Tue, 25 Oct 2005

Maintain the Constitution as Japan's apology

Hiroyuki Sakai, The Asahi Shimbun, Tokyo

For most of my 41-year career served in companies, I was assigned to various parts of Southeast Asia where I started and ran several local businesses. Working with local residents, I was often exposed to the vestiges of the "Greater East Asia War."

In the Philippines, a local mayor bitterly recounted to me during a New Year's party that thousands of Filipinos were accused of espionage, slaughtered and thrown into a ravine near my factory by the Japanese army.

All I could do was to mutter an apology for an act of atrocity committed by my parents' generation.

I was relieved when the mayor expressed appreciation for the way my factory was hiring thousands of citizens and treating them well and said he would not hold a grudge against something that happened a long time ago.

Still, I remember how he seemed to imply that local residents do not easily forget history.

In Singapore, I also came across a resident who begrudgingly told me how one of his parents was beheaded by a Japanese soldier.

In Taiwan, one person reproachfully said his parent was dragged into war and his house was burned down in an air raid. Even in Thailand, which was a Japanese ally, a resident criticized the Japanese army for landing at Singora in southern Thailand without giving advance notice to the Thais. These are just a few of the countless occasions on which I had to resign myself into listening to similar accounts.

On a television program aired on the evening of Oct. 11, a Myanmar man who helped the Japanese army during the war said his father was executed for working for the Japanese army. He showed a wad of military scrip issued by the Japanese government that could not be converted into real money.

I recently read Senso Sekinin-ron (A view on war responsibility) written by Shinichi Arai and published by Iwanami Shoten in June. In the book, the author points out that postwar Japan has not reflected on its wartime deeds and goes on to say that the Japanese people have yet to specify war criminals and punish by themselves as the aggressor and apologize to the peoples of Asian countries for causing them damage.

Having personally undergone the above mentioned experiences, I was taken aback at his observation. The first part about Japan failing to reflect on its wartime aggression is commonly debated among intellectuals.

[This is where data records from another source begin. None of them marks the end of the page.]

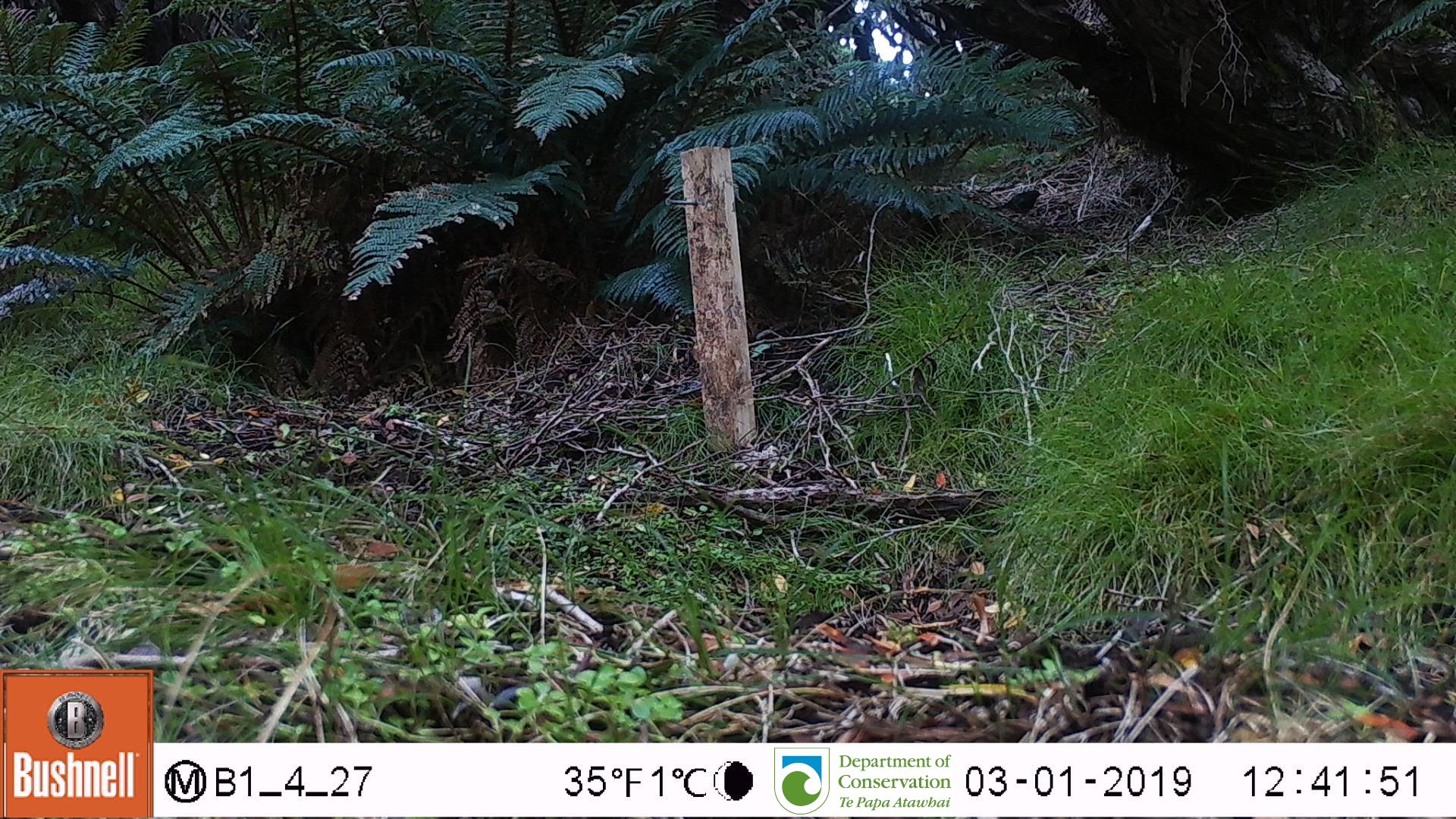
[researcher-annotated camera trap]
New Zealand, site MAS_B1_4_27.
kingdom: Animalia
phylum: Chordata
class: Aves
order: Passeriformes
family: Turdidae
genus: Turdus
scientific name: Turdus merula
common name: eurasian blackbird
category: blackbird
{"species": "blackbird (eurasian blackbird) (Turdus merula)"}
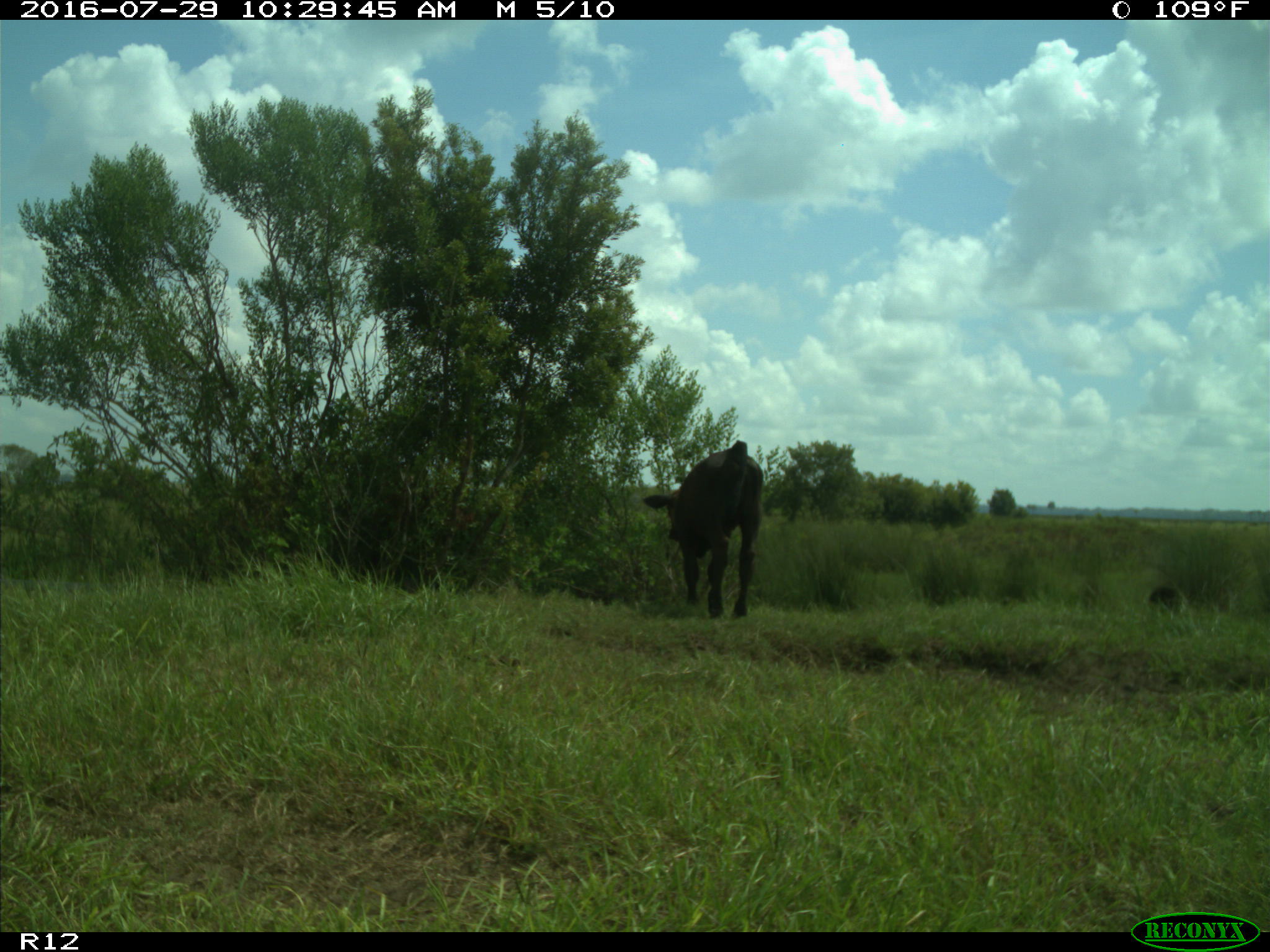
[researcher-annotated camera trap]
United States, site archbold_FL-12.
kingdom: Animalia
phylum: Chordata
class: Mammalia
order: Artiodactyla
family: Bovidae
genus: Bos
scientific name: Bos taurus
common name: domestic cow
Bos taurus (domestic cow).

But it struck me that the second point tends to escape our attention. It is our obligation as a nation to apologize to the peoples of Asia. For that, we must achieve peaceful coexistence with them. And the process to attain that goal starts from denying all possibilities of war and much more aggression to other countries.

In that sense, constitutional revision, in particular revising war-renouncing Article 9, is a serious problem. Having scored a landslide victory in the September Lower House election under the banner of postal privatization, the Liberal Democratic Party led by Prime Minister Junichiro Koizumi drafted its constitutional revision proposals.

They ratify the Self-Defense Forces as a national army and spell out patriotism and national defense. They appear that in order to protect "independence," they call for an "effort by the people who love their country." But I think "effort" anticipates the draft system and overseas dispatch of Japanese troops.

I belong to the last generation of Japanese who personally experienced World War II. Also, as a person who worked with Asian people and shared their joys and sorrows, I wish to call on fellow Japanese never to cause misery and damage to our Asian neighbors.

We must not cause them to harbor fear and wariness toward Japan. For that, we must safeguard our peace Constitution, which is unique in the world. I believe maintaining the Constitution serves as the rigid backbone of our apology to the Asian people who suffered from Japan.

The writer is a former business executive in Southeast Asia.